De prime abord, la réponse n’est pas simple tant la première partie étouffe sous le décorum d’une reconstitution où se succèdent les grands noms de la littérature parisienne de la rive gauche. Probablement soucieux de contextualiser l’effervescence littéraire d’après-guerre, le réalisateur introduit lourdement chaque œuvre-clé par un souci de remise en perspective qui ne s’incarne qu’à de trop rares reprises. Il aurait probablement fallu pour cela que certaines scènes ne donnent pas l’impression d’être un mauvais prétexte à des numéro d’acteurs moyennement inspirés (Jacques Bonnaffé en Jean Genet, Olivier Gourmet en Jacques Guérin), la palme revenant probablement à Sandrine Kiberlain, incarnant une Simone de Beauvoir monocorde et sans passion, à l’austérité professorale. Martin Provost succombe également à la tentation un peu facile de flatter l’intelligence du spectateur, forcément en avance sur la réception d’œuvres en gestation de ces intellectuels traversés par le doute (Genet envisageant d’écrire une pièce qui s’appellerait Les Bonnes, de Beauvoir hésitant encore à appeler son prochain livre Le Deuxième Sexe). Ces fioritures académiques privent le récit de ce bouillonnement d’idées, où se mêlaient le politique et l’affectif, qui fit toute la valeur du courant existentialiste.
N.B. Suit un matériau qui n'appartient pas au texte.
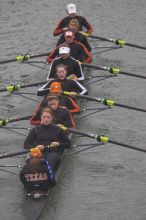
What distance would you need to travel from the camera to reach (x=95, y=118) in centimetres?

L’intérêt de Violette est donc à chercher ailleurs, dans cet angle mort qu’incarne Leduc, cette écrivaine sur le tard, personnage ambigu où se mêlaient la tentation de disparaître et de tout aspirer. Simone de Beauvoir, figure tutélaire et véritable canalisateur, n’est – bien heureusement vu le traitement qui lui est réservé – pas ce qui intéresse le réalisateur. C’est plutôt son contrechamp, cette femme dépressive et affamée d’amour, haineuse et coupable, autrice maudite la majeure partie de sa vie, condamnée à vivre dans la précarité, de petits larcins ou du soutien financier de ses mécènes. Au fil des scènes, dès lors que le récit se resserre sur son personnage et délaisse les justifications psychologiques, Emmanuelle Devos finit par trouver le ton juste, ingrate dans ses excès, bouleversante dans son jusqu’au-boutisme frondeur. C’est donc hors du temps et du contexte historique (les plus belles scènes étant probablement celles tournées à Faucon, village où l’écrivaine s’est réfugiée à la fin de sa vie) que Violette parvient à exister. Il est dommage que Martin Provost n’ait pas suivi jusqu’au bout le chemin tracé par son héroïne en ne s’affranchissant pas d’un désir de plaire qui confine trop souvent à la fadeur.